Similarly, the Eagle architecture uses a very lightweight drafted layer that sits directly on top of the frozen LLM embeddings of the target model.
The goal for all of these approaches remains exactly the same: Prevent the HBM memory bus from being the bottleneck that ruins your user experience.
Designing Infrastructure for Speculation
If you are an infrastructure architect or a DevOps engineer building an inference stack today, you cannot ignore Speculative Decoding. It must be factored into your cluster design.
Here is the practitioner’s checklist for implementing this in production:
- Co-locate your models carefully: If you are using the two-model approach, you cannot have the Draft model sitting on GPU 0 and the Target model sitting on GPU 1 if your interconnect is slow. The latency of moving the draft tokens across a standard PCIe bus will eat all your gains. You must map these models across GPUs connected by high-speed NVLink.
- Use Vertex AI Model Garden: If managing the topology of draft vs. target models mapping to physical hardware sounds exhausting, rely on managed services. Google Cloud’s Vertex AI Model Garden is rapidly adopting these exact serving optimizations under the hood for their managed endpoints. Let Google’s engineers worry about the NVLink topology; you just focus on the API integration.

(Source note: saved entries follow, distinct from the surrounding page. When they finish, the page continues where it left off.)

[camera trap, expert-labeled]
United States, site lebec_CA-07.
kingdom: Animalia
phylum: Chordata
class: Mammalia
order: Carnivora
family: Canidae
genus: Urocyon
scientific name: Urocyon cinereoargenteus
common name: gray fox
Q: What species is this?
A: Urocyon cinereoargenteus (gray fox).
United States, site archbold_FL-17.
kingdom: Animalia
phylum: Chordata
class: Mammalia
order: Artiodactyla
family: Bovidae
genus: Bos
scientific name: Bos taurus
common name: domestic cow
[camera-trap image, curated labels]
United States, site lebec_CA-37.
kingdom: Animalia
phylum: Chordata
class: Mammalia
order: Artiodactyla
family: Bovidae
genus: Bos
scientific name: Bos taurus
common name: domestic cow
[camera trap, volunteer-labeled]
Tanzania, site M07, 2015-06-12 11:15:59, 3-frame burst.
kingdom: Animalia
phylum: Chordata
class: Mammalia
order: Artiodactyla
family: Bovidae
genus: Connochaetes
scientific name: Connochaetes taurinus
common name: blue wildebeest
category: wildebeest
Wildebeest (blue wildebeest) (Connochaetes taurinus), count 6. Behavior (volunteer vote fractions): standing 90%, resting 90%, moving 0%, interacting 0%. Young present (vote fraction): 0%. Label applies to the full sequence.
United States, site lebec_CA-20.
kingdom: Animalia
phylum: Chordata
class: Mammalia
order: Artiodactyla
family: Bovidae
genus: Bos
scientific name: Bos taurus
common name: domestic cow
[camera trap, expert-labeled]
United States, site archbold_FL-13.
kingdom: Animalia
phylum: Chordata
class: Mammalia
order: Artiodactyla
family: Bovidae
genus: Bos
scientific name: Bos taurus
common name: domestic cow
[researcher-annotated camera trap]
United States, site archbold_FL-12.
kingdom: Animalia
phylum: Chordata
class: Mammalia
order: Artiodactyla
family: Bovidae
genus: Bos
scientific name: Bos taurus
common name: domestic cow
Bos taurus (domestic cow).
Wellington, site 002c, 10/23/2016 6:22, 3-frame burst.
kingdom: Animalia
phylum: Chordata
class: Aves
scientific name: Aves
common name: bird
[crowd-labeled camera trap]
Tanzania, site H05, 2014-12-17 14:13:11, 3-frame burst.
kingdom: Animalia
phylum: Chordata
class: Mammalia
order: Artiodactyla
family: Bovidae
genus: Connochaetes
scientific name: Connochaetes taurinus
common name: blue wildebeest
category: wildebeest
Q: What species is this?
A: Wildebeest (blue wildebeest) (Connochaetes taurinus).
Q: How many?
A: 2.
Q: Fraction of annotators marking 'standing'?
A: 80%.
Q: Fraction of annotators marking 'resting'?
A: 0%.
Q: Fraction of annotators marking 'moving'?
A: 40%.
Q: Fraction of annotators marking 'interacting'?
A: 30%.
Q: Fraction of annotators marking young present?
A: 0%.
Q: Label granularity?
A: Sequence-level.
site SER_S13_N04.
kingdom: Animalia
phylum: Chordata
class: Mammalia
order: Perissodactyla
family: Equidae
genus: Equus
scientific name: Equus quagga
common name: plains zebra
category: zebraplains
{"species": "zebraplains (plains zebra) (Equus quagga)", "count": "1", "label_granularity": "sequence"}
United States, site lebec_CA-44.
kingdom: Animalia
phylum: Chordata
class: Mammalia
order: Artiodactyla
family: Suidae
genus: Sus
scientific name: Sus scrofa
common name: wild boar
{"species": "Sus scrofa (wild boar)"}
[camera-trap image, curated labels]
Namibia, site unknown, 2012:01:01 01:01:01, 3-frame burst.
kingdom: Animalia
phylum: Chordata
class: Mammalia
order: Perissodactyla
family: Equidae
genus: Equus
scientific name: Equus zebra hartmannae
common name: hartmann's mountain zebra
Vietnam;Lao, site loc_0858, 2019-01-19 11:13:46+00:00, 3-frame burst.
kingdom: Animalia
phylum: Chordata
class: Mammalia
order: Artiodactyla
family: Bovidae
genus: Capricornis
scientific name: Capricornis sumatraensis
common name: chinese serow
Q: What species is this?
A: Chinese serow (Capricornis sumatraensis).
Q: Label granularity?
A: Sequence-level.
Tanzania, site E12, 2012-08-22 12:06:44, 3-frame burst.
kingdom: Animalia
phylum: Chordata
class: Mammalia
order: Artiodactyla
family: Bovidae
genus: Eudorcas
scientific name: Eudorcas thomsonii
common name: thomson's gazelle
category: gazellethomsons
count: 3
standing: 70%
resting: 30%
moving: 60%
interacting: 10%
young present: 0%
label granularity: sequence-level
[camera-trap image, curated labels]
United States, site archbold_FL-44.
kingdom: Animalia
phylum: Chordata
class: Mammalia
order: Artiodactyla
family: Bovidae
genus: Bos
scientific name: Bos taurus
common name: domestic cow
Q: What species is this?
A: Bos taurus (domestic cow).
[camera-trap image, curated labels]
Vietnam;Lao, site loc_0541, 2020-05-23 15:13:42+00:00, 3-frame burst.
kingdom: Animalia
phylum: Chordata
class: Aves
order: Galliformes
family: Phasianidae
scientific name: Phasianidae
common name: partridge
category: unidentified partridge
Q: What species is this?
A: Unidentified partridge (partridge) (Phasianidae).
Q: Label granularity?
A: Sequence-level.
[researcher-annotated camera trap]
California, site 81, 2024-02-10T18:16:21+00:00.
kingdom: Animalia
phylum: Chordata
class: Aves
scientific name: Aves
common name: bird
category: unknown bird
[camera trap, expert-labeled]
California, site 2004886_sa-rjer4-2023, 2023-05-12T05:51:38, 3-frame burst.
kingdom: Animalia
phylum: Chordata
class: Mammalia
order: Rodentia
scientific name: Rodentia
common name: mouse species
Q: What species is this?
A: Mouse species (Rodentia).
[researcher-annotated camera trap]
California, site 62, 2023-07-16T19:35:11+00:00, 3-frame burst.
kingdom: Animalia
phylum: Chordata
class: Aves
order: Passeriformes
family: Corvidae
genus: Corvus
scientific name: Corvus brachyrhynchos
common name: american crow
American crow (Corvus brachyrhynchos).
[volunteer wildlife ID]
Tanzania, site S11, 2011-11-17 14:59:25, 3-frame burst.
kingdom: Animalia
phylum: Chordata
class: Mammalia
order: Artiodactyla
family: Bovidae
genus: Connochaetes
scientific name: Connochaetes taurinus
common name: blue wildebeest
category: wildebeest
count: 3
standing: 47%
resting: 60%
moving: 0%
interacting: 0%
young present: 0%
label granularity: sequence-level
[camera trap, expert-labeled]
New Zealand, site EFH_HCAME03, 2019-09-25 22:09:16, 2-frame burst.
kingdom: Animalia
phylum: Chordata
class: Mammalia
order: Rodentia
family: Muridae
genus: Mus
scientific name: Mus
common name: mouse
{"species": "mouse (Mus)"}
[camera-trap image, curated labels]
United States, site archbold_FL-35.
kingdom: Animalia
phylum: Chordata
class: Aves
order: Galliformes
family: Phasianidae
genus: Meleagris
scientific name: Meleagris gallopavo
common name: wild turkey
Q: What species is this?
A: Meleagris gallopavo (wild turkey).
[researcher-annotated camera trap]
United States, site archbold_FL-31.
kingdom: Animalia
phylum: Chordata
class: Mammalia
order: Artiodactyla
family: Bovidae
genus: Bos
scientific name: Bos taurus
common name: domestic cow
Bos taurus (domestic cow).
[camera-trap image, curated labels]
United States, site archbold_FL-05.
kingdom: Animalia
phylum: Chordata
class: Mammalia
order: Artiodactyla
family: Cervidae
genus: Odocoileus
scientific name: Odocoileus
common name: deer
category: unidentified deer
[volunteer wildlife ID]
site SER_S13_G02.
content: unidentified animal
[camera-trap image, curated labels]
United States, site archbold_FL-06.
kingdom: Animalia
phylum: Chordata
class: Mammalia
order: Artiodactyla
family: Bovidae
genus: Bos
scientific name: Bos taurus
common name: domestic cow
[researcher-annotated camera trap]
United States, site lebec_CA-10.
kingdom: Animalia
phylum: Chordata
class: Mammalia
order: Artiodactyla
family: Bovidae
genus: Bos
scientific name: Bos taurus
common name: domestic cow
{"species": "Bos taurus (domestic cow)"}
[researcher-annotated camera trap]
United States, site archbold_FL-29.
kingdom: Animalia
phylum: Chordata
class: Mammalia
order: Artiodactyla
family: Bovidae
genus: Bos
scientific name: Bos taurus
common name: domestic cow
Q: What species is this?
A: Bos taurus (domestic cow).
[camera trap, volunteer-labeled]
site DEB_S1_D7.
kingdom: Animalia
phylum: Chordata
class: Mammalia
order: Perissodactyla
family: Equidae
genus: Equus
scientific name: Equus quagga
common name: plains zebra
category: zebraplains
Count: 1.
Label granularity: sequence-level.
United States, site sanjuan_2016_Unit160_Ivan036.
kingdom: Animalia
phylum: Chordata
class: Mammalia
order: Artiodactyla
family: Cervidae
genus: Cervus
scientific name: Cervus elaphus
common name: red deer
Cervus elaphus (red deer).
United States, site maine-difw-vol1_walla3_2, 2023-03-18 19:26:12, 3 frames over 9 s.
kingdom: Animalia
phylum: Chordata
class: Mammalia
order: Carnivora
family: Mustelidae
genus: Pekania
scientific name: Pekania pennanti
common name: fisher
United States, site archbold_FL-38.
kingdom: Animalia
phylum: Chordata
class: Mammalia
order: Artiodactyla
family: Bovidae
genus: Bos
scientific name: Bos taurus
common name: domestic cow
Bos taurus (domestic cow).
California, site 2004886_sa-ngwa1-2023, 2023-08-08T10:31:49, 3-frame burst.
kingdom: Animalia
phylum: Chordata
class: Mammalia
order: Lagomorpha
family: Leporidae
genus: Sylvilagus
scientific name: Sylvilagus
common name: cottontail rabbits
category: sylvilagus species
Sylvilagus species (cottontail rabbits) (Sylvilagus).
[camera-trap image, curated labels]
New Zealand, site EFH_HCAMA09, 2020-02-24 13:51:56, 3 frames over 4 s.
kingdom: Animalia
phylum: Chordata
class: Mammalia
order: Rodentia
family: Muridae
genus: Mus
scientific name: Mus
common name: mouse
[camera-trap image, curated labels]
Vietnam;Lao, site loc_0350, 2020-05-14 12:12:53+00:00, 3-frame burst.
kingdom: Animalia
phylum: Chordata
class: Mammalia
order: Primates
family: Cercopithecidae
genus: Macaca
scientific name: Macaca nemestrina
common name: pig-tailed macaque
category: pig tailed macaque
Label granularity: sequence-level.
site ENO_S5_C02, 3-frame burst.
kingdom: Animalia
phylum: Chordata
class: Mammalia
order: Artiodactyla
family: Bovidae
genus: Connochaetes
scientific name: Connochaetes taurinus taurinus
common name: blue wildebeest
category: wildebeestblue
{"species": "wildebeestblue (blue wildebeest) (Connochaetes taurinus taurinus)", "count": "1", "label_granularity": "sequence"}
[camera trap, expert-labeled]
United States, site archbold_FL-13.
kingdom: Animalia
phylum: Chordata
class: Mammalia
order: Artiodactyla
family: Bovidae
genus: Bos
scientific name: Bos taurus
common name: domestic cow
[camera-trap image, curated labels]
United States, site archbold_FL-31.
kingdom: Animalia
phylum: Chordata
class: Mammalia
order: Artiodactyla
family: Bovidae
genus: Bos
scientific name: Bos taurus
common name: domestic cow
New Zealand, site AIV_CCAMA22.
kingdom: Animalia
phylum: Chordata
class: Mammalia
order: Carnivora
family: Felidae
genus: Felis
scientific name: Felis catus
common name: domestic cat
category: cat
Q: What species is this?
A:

- Obsess Over the Acceptance Rate: The most critical metric to monitor in a speculative setup is the Acceptance Rate. If your Draft model is too dumb (perhaps you used a 1B model to draft for an 80B model), the Target model will reject almost every guess. When this happens, you waste compute time guessing, you waste compute time verifying, and you still have to generate the token from scratch. You end up slower than if you hadn’t used speculation at all.
- Domain Fine-Tuning the Drafter: If your application is highly specialized-for example, generating Python code or parsing legal contracts-a generic 8B model will have a terrible acceptance rate. You will likely need to Parameter-Efficient Fine-Tune (PEFT) your Draft model on your specific domain data so that its guesses align much closer to what the Target model expects.
Speculative Decoding is the closest thing we have found to magic in modern AI infrastructure. It is a brilliant software optimization that sidesteps fundamental hardware limitations. It’s a gamble where you control the deck, and if you play your cards right, you cut your latency in half.